Por que, então, escolher a "desregulamentação"? O termo é justamente criticado pelos autores porque a operação se reflete bastante em uma inflação considerável das regras estabelecidas pelos Estados e pela Comissão para organizar o mercado da eletricidade e os órgãos públicos responsáveis pela sua gestão (a Comissão Reguladora de energia, CRE, na França).

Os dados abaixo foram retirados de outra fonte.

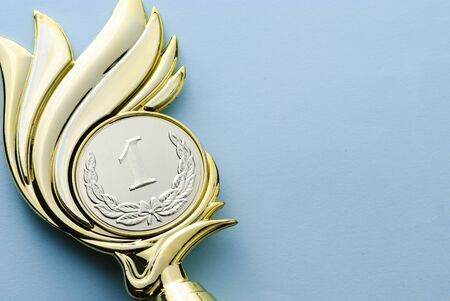 Gold medallion winners trophy with laurel wreath for the winner of a competition of championship event over grey with copy space Reklamní fotografie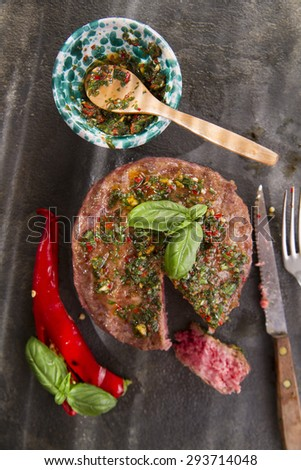 Hamburger beef with basil and hot pepper sauce - stock photo
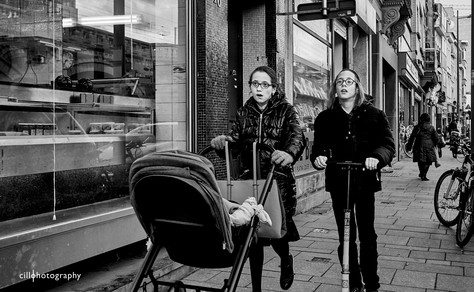 Project Normalness by documentary photographer Cilla Rijnbeek: two very young traditional Jewish kids behind a pram in Antwerpen looking like grown up parents.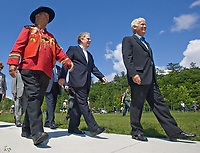 """Max """"One Onti"""" Gros-Louis, Grand-Chief of the Huron-Wendate nation (left), Quebec Premier Jean Charest, center, and Jacques Langlois, President and General Director of the Commission de la capitale Nationale, walk on the newly inaugurated Promenade Samuel-de-Champlain Tuesday June 24, 2008 in Quebec City. The Promenade, a 2.5km parkway along the St-Lawrence River, is the gift from the government of Quebec to Quebec city for her 400th's birthday<br /> <br /> PHOTO :  Francis Vachon - Agence Quebec Presse"""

Esta transformação do setor elétrico público é, de fato, uma abordagem altamente ideológica, que não deixa espaço para a análise técnica e econômica das vantagens e desvantagens da concorrência em relação ao monopólio público.

Hayek contra Keynes

Segundo os autores, uma reforma, inspirada pelo ultra-liberal Friedrich Hayek, e cuja aplicação seria uma "vingança" do último contra John Maynard Keynes.

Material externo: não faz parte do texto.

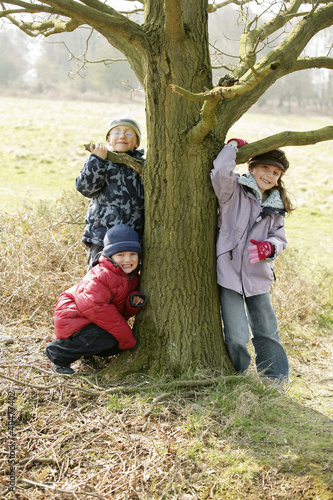 Children posing by a tree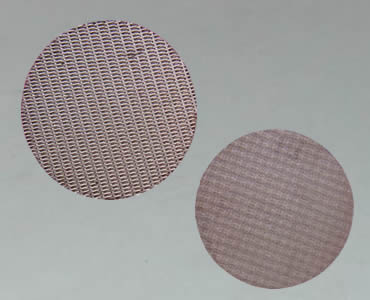 Two round sintered filters discs made of copper mesh.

Uma reforma dogmática ao ponto de negar as características físicas da eletricidade. "O que você faz com a eletricidade produzida e não vendida?" Perguntou um diretor financeiro de um investidor que não sabe que não se pode injetar mais eletricidade em uma rede do que aquela que é consumida sem que a rede entre em colapso.

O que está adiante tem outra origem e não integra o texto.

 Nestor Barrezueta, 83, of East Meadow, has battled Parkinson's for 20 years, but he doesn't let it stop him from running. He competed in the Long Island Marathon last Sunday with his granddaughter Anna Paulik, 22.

Dogmática ao ponto de esquecer que a frequência de rede não pode variar em mais de 1%, para cima ou para baixo, sem cair o sistema, causando o apagão geral, o que aconteceria se toda a Europa tivesse seguido o exemplo Dinamarquês ou alemão quanto ao espaço ocupado pela energia eólica e fotovoltaica no mix elétrico.

Dogmática ao ponto de esquecer que a variabilidade do consumo, diariamente e
sazonalmente, envolve um parque de meios de produção adaptados a essa variabilidade e assegurando o atendimento à máxima necessidade de consumo ao menor custo sistêmico.

Dogmática ao ponto de negar o trabalho de economistas como Marcel Boiteux, presidente histórico da EDF, mostrando que é possível controlar o risco de "renda" indevida para um monopólio público com menos custos do que aqueles necessários para controlar um mercado.

Uma reforma dogmática até o ponto de negar a geografia - as penínsulas elétricas que são Espanha ou Itália e a ilha que é a Grã-Bretanha irão permanecer qualquer que seja a decisão política.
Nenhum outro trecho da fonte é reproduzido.